Kinerja laba dan investasi per Februari 2026
Laba asuransi jiwa tercatat Rp 1,14 triliun, turun 12,56% secara tahunan menurut OJK. Sebaliknya, laba asuransi umum mencapai Rp 4,32 triliun, naik 123% secara tahunan. Ogi Prastomiyono, Kepala Eksekutif Pengawas Perasuransian, Penjaminan, dan Dana Pensiun OJK, menyatakan kenaikan di asuransi umum ditopang oleh perbaikan underwriting dan pengelolaan klaim.
Dari sisi hasil investasi, asuransi jiwa membukukan Rp 9,37 triliun, tumbuh 245,44% secara tahunan. Hasil investasi asuransi umum mencapai Rp 1,40 triliun, naik 18,47% secara tahunan. Kenaikan ini terjadi seiring membaiknya kondisi pasar keuangan, sebagaimana disampaikan dalam penjelasan OJK.
Peringatan regulator untuk struktur kinerja industri
OJK menekankan bahwa kesehatan industri asuransi harus bertumpu pada keseimbangan antara premi, underwriting, dan hasil investasi. Regulator mengingatkan kinerja perusahaan tidak semestinya bergantung secara berlebihan pada penguatan investasi semata. Penekanan ini menjadi penting ketika laba dan pendapatan investasi antarsegmen menunjukkan arah yang berbeda pada awal 2026.
Dalam konteks industri keuangan Indonesia, pesan tersebut mengindikasikan fokus pengawasan tetap tertuju pada kualitas operasional inti perusahaan asuransi. Perbaikan underwriting dan pengelolaan klaim di asuransi umum menunjukkan faktor teknis masih menjadi penentu utama profitabilitas.

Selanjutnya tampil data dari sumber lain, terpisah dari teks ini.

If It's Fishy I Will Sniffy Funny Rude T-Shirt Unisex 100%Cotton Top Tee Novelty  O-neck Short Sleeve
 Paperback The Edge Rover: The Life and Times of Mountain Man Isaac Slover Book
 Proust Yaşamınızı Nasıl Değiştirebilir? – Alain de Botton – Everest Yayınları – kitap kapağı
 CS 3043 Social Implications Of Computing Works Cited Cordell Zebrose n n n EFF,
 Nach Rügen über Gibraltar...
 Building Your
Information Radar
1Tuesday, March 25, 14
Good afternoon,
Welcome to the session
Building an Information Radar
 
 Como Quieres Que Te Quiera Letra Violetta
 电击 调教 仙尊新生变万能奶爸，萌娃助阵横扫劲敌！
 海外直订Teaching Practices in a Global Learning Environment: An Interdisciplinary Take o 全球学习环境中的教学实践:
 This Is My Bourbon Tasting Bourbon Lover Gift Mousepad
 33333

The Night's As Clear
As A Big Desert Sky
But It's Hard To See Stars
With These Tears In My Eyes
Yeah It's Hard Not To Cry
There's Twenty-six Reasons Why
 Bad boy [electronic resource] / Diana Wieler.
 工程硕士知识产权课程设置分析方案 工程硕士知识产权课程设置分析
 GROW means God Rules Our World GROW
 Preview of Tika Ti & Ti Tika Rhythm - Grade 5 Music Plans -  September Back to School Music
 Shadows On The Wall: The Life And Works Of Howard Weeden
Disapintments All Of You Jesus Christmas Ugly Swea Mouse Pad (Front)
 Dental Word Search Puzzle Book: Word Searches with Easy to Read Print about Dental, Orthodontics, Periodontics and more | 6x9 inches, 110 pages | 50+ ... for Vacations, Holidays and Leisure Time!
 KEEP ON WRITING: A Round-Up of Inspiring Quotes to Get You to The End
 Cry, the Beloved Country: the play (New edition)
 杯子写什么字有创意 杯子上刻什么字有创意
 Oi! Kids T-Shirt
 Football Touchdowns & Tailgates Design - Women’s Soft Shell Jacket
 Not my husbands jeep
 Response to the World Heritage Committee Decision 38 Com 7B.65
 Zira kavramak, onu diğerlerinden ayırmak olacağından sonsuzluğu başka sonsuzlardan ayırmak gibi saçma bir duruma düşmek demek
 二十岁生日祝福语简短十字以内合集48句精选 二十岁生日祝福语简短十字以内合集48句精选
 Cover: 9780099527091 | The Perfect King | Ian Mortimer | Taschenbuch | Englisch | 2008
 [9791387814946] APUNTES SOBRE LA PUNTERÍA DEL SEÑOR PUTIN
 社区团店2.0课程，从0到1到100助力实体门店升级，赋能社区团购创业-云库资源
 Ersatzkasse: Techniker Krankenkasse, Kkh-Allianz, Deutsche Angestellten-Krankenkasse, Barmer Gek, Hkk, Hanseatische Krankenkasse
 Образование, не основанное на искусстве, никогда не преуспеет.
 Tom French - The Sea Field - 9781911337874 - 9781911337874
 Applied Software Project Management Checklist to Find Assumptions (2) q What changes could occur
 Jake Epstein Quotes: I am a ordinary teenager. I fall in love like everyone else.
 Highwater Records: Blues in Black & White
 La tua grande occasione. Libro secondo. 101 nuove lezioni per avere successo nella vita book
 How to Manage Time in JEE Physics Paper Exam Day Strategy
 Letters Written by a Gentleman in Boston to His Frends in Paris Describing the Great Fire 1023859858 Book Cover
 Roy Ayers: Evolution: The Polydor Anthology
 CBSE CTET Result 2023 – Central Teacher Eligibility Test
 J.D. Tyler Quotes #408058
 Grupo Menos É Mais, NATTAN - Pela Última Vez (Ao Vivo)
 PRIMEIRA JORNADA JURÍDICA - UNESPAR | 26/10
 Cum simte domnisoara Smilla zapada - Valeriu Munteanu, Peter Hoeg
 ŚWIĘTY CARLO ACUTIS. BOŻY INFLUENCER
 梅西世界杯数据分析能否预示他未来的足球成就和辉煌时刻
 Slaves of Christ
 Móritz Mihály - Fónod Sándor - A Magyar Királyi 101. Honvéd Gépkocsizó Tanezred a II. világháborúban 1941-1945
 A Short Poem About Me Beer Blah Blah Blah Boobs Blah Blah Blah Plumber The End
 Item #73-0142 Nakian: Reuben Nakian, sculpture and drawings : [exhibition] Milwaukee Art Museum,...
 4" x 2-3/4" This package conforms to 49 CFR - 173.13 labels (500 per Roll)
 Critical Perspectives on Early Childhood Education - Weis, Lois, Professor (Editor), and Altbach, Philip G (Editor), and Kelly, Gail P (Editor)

Sementara itu, tekanan pada laba asuransi jiwa menandakan pelaku usaha masih menghadapi tantangan menjaga pertumbuhan yang seimbang di tengah dinamika premi dan pasar.
Kami sebelumnya melaporkan pemulihan premi asuransi jiwa per Februari 2026 berdasarkan data OJK, setelah sempat terkontraksi pada Januari 2026 dan Desember 2025. Dalam laporan tersebut, OJK menilai perbaikan ini mencerminkan fase stabilisasi industri yang ditopang penyesuaian produk dan regulasi, serta dorongan inovasi produk, penguatan distribusi, dan peningkatan literasi.